Babylonian Magic and Sorcery
Title | Babylonian Magic and Sorcery PDF eBook |
Author | Leonard W. King |
Publisher | Weiser Books |
Pages | 326 |
Release | 2000-09-15 |
Genre | History |
ISBN | 9780877289340 |
Originally published in 1896, this text contains the cunieform text of 60 clay tablets written between 669-625 BC. These tablets were inscribed with prayers and religious compositions of a devotional and magical character and there is little doubt that they were compiled from Babylonian sources.

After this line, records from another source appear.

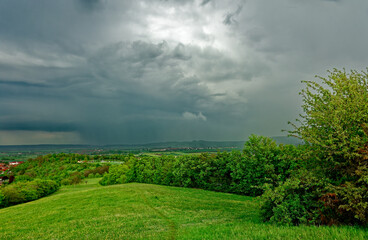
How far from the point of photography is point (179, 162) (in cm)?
5712

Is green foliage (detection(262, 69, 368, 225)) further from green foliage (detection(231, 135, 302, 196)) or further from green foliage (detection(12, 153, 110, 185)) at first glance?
green foliage (detection(12, 153, 110, 185))

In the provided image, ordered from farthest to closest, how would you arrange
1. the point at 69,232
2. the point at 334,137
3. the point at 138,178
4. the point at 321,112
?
the point at 138,178
the point at 69,232
the point at 321,112
the point at 334,137

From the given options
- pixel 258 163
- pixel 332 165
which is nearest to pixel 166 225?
pixel 332 165

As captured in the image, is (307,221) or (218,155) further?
(218,155)

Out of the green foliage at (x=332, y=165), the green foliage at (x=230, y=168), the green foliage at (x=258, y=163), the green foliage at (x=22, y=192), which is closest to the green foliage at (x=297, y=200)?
the green foliage at (x=332, y=165)

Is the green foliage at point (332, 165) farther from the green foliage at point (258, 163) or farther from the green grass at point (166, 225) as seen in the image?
the green foliage at point (258, 163)

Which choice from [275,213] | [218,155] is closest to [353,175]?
[275,213]

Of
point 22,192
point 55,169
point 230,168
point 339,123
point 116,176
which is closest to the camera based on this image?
point 339,123

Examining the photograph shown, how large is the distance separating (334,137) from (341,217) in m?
4.61

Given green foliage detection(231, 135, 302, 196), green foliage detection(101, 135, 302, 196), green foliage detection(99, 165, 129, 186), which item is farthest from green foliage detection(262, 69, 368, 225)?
green foliage detection(99, 165, 129, 186)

Mesopotamian Magic: Textual, Historical and Interpretative Perspectives
Title | Mesopotamian Magic: Textual, Historical and Interpretative Perspectives PDF eBook |
Author | Tzvi Abusch |
Publisher | BRILL |
Pages | 317 |
Release | 2021-10-25 |
Genre | Body, Mind & Spirit |
ISBN | 9004496297 |
This volume, edited by Tzvi Zbusch and Karel van der Toorn, contains the papers delivered at the first international conference on Mesopotamian magic held under the auspices of the Netherlands Institute for Advanced Studies (NIAS) in June 1995. It is the first collective volume dedicated to the study of this topic. It aims at serving as a bench-mark and provides analytic and innovative but also sythetic and programmatic essays. Magical texts, forms, and traditions from the Mesopotamian cultural worlds of the third millennium BCE through the first millennium CE, in the Sumerian, Akkadian and Aramaic languages as well as in art, are examined.